:: Exercise aim ::
Collect and copy out every line of the records below that contains the word "head".

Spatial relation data
——

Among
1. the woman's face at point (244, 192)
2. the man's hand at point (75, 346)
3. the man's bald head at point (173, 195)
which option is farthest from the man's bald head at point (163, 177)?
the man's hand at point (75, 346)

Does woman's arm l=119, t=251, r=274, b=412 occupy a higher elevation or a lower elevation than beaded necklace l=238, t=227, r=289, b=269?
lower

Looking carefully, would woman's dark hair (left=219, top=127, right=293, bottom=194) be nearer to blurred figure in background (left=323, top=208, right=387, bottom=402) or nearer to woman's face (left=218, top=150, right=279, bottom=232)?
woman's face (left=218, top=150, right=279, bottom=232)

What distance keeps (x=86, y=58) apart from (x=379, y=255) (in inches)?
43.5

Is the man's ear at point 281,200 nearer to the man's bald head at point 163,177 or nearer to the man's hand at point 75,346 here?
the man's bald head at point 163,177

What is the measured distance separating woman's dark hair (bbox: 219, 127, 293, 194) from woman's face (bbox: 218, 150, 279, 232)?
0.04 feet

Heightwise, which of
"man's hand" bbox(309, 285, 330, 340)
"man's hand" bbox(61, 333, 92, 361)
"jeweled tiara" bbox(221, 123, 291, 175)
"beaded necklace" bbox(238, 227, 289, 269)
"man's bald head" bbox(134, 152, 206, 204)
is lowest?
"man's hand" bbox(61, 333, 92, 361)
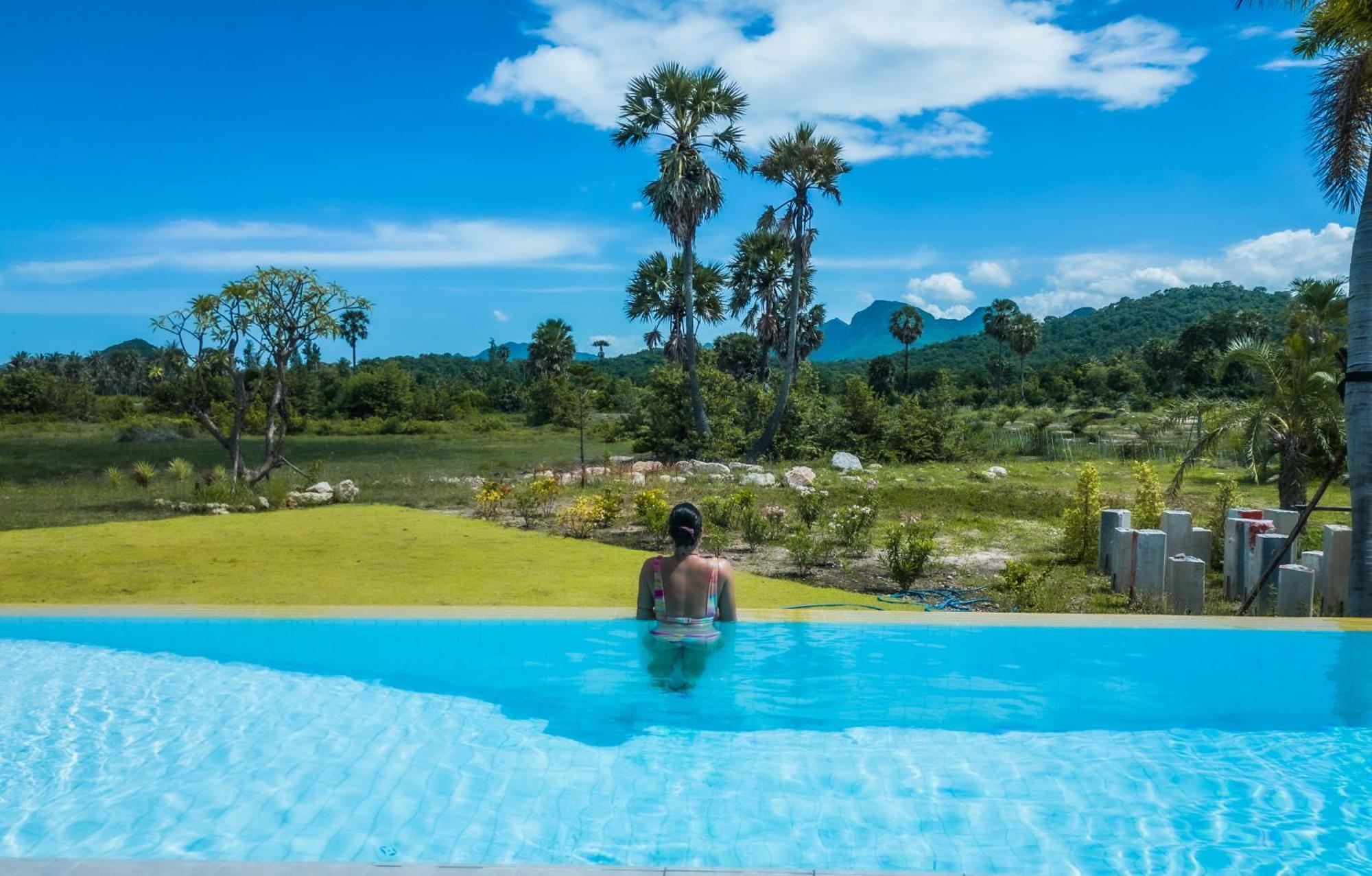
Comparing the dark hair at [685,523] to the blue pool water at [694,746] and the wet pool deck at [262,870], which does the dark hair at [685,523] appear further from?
the wet pool deck at [262,870]

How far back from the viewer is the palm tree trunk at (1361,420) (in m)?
6.90

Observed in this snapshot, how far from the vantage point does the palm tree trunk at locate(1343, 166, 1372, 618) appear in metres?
6.90

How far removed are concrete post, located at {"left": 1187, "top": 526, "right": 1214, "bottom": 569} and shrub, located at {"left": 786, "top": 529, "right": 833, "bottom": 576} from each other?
345 cm

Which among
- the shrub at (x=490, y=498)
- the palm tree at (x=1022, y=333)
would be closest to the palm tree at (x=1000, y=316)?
the palm tree at (x=1022, y=333)

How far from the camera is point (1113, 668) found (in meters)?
5.88

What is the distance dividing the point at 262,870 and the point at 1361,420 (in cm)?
739

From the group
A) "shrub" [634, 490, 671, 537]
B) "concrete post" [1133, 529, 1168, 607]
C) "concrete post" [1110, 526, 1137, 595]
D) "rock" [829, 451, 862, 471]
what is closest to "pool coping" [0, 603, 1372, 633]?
"concrete post" [1133, 529, 1168, 607]

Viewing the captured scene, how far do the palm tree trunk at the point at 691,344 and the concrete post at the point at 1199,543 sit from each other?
1598 cm

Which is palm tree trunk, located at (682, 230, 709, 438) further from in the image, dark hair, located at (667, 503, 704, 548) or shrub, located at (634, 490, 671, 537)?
dark hair, located at (667, 503, 704, 548)

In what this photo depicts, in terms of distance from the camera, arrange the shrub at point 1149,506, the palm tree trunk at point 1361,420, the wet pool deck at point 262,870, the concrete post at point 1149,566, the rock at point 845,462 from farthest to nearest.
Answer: the rock at point 845,462
the shrub at point 1149,506
the concrete post at point 1149,566
the palm tree trunk at point 1361,420
the wet pool deck at point 262,870

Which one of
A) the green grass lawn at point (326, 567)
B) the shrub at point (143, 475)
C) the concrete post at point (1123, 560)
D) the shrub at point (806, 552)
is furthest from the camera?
the shrub at point (143, 475)

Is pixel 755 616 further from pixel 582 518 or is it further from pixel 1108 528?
pixel 582 518

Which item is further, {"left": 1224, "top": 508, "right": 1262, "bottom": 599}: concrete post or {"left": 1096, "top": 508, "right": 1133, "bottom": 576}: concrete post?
{"left": 1096, "top": 508, "right": 1133, "bottom": 576}: concrete post

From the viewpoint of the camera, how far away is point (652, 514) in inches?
464
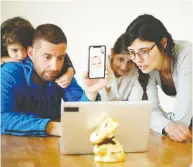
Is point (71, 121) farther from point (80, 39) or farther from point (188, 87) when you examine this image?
point (188, 87)

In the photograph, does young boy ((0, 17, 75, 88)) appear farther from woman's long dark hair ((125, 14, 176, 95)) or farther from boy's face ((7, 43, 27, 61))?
woman's long dark hair ((125, 14, 176, 95))

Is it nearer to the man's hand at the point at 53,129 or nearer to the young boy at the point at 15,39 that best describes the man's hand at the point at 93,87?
the young boy at the point at 15,39

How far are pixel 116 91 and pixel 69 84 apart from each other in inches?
13.8

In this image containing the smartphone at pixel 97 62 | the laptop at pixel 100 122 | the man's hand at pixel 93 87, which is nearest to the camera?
the laptop at pixel 100 122

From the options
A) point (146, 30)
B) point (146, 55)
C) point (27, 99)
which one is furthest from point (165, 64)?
point (27, 99)

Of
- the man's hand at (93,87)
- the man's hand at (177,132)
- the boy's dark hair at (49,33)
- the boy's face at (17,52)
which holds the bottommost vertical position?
the man's hand at (177,132)

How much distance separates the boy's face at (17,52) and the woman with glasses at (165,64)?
2.45 feet

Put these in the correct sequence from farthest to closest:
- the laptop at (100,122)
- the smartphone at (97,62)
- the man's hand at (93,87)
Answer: the man's hand at (93,87) < the smartphone at (97,62) < the laptop at (100,122)

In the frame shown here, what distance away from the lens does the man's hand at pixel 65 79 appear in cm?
368

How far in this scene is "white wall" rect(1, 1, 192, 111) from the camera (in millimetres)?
3564

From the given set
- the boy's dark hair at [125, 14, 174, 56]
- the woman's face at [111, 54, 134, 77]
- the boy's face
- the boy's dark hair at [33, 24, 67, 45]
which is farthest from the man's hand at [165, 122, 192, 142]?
the boy's face

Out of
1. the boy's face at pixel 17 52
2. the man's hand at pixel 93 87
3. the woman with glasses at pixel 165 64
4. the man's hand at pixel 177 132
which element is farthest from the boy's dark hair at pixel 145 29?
the boy's face at pixel 17 52

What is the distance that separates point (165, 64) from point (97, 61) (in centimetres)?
59

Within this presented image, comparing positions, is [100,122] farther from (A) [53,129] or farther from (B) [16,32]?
(B) [16,32]
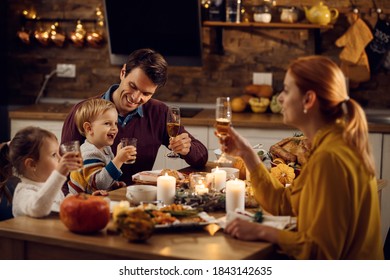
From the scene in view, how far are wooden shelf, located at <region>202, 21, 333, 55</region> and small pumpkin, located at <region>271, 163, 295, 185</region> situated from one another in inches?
93.0

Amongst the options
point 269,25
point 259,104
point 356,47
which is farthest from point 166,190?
point 356,47

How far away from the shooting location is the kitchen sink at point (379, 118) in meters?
5.11

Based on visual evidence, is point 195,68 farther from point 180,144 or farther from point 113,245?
point 113,245

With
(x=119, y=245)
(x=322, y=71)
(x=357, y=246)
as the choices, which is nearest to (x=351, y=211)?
(x=357, y=246)

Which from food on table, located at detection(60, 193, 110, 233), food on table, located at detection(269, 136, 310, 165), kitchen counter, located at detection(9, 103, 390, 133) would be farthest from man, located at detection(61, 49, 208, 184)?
kitchen counter, located at detection(9, 103, 390, 133)

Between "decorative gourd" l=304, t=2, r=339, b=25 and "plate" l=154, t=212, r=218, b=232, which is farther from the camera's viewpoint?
"decorative gourd" l=304, t=2, r=339, b=25

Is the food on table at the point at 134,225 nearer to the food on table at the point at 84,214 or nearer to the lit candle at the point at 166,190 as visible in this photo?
the food on table at the point at 84,214

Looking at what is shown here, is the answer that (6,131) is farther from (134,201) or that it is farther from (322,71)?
(322,71)

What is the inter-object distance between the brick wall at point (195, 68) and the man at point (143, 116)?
6.05 feet

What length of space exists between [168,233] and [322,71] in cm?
71

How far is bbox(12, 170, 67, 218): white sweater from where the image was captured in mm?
2307

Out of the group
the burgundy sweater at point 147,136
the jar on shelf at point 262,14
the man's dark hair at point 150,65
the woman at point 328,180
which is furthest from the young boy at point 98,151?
the jar on shelf at point 262,14

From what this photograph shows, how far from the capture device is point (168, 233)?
2.28 m

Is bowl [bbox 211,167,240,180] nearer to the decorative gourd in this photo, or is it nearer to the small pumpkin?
the small pumpkin
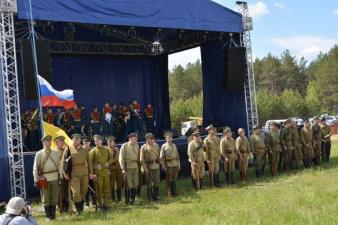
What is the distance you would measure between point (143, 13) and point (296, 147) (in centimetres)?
550

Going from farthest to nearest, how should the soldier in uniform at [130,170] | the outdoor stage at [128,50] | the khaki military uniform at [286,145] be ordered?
1. the khaki military uniform at [286,145]
2. the outdoor stage at [128,50]
3. the soldier in uniform at [130,170]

——

:: Task answer ::
3. the man's bald head at point (173, 195)
which option is farthest from the man's bald head at point (163, 177)?
Is the man's ear at point 281,200 nearer to the man's bald head at point 163,177 or nearer to the man's hand at point 75,346 here?
the man's bald head at point 163,177
"man's bald head" bbox(134, 152, 206, 204)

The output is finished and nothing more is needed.